• TASK DETAILS: Rewrite the excerpted passage from "Imaging data management" up to and including "and genetic data.", swapping "medical imaging" for "clinical imaging" wherever it occurs.
═════ EXCERPTED PASSAGE
Imaging data management and interoperability

Bigr XNAT adds a custom REST interface to the open source platform XNAT, enabling data from medical imaging databases to be embedded into XNAT and vice versa. It creates a user-friendly data bridge for medical imaging trials that supports sharing and analysis of imaging and image-derived data and which supports centralised correlative analysis between image-derived data and other types of data such as clinical data (e.g. disease status, age) and genetic data.

Final version of the web-based shape-matching service

A software pipeline named SMaSB was previously developed to perform the volume/shape matching that underpins the set of tools being developed in WP9. These tools are novel in providing access to a growing class of structural biology data viz. volume data. The SMaSB software is primarily a set of Python codes which organise the metadata, control the data flow during volume/shape matching, and record the results. Third-party software is called to perform the compute-intensive steps in the pipeline. The first full version of SMaSB was released in December 2014, and reported in Deliverable 9.1. We now report on the associated web service (PDBeShape) which provides a user-friendly front-end to SMaSB results. It provides web access to a curated database of structural volumes, derived from deposited structures in the Electron Microscopy Data Bank (EMDB) and Protein Data Bank (PDB), together with pre-processed alignments and scores. We have made the first version of the PDBeShape service publically available at http://wwwdev.ebi.ac.uk/pdbe/emdb/shape/welcome/. Here we give details on the current functionality of PDBeShape and the technical underpinning. More extensive documentation is provided on the web page.

Development of co-annotated mouse-human datasets

In order to develop a comprehensive set of terms to describe Type 2 diabetes and obesity phenotypes in mouse and human, Type 2 Diabetes-related phenotypes were mined from the literature for use as new phenotype terms. The mined terms were curated and temporally categorised by expert clinicians/diabetologists. The terms were represented as an ontology in OWL format and the utility of the ontology in the annotation of data resources and partner data sets was evaluated. Using the ontology developed here enabled the annotation of mouse and human datasets with specific terminology representing Type 2 Diabetes progression, which will ultimately support translational research.

ESFRI BMS Meta Service Registry (eSR)

This prototype service registry was developed with contributions from BioMedBridges partners and in collaboration with ELIXIR. The registry is designed to make it easy for researchers to find, compare, and use biomedical software to address a scientific question or research support task such as “What are all of the Gene Ontology tools? Which of these is most highly cited?”. By returning relevant, structured results, the registry complements search engines like Google: the user can specify exactly what they need, using various search and filter options, and get a tailored list of suitable resources. From sequencing to structures, imaging to indexing, the registry’s domain scope is very broad; it also encompasses webservices, web GUIs, desktop GUIs, and commandline tools. This broad scope ensures coverage of a substantial portion of the tools and data services of use to Research Infrastructures represented in BioMedBridges. Information about tools includes crucial provenance details, links to relevant publications and grants and key contact information. To achieve the objectives, it was necessary to develop a sustainable, scalable minimum metadata model and formal schema to describe software. The model was purpose-built to be lightweight and flat in order to facilitate adoption by other software registries that may be looking to provide or aggregate software metadata in the future. The registry data model, software, and content (metadata describing the tools) are openly available in order to further encourage re-use and community participation.
══════════
═════ PROVIDED DATA
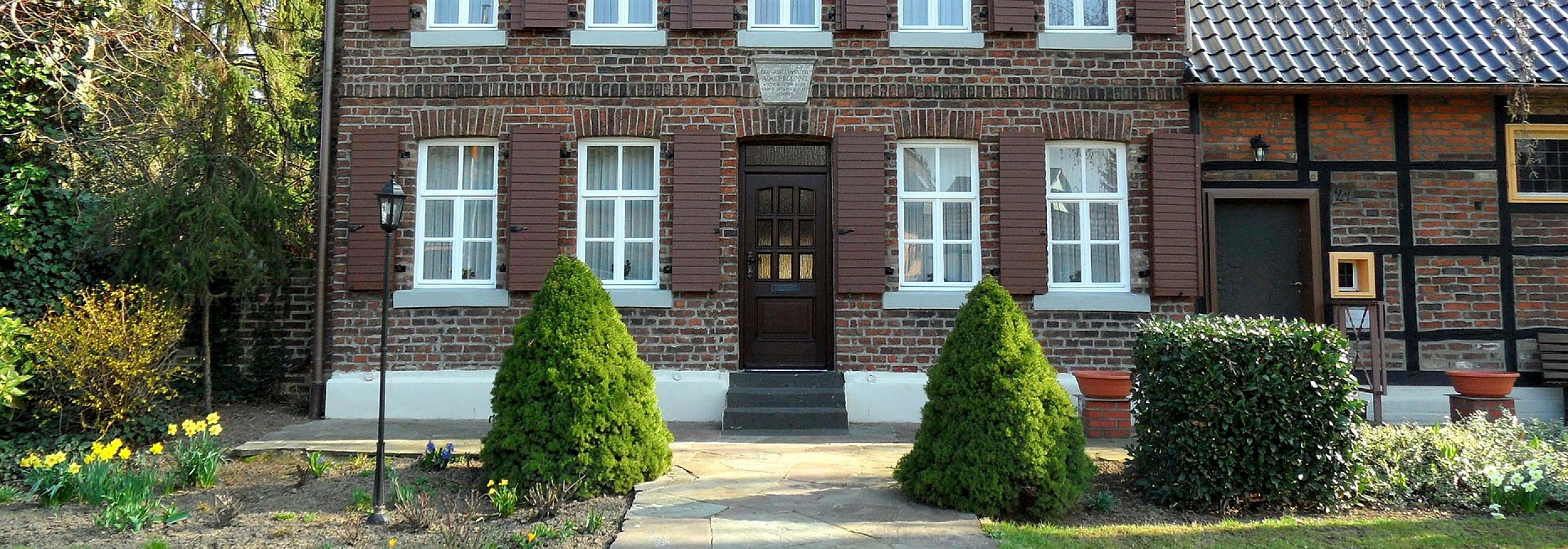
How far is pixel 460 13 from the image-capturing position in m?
8.92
══════════
• RESPONSE:
Imaging data management and interoperability

Bigr XNAT adds a custom REST interface to the open source platform XNAT, enabling data from clinical imaging databases to be embedded into XNAT and vice versa. It creates a user-friendly data bridge for clinical imaging trials that supports sharing and analysis of imaging and image-derived data and which supports centralised correlative analysis between image-derived data and other types of data such as clinical data (e.g. disease status, age) and genetic data.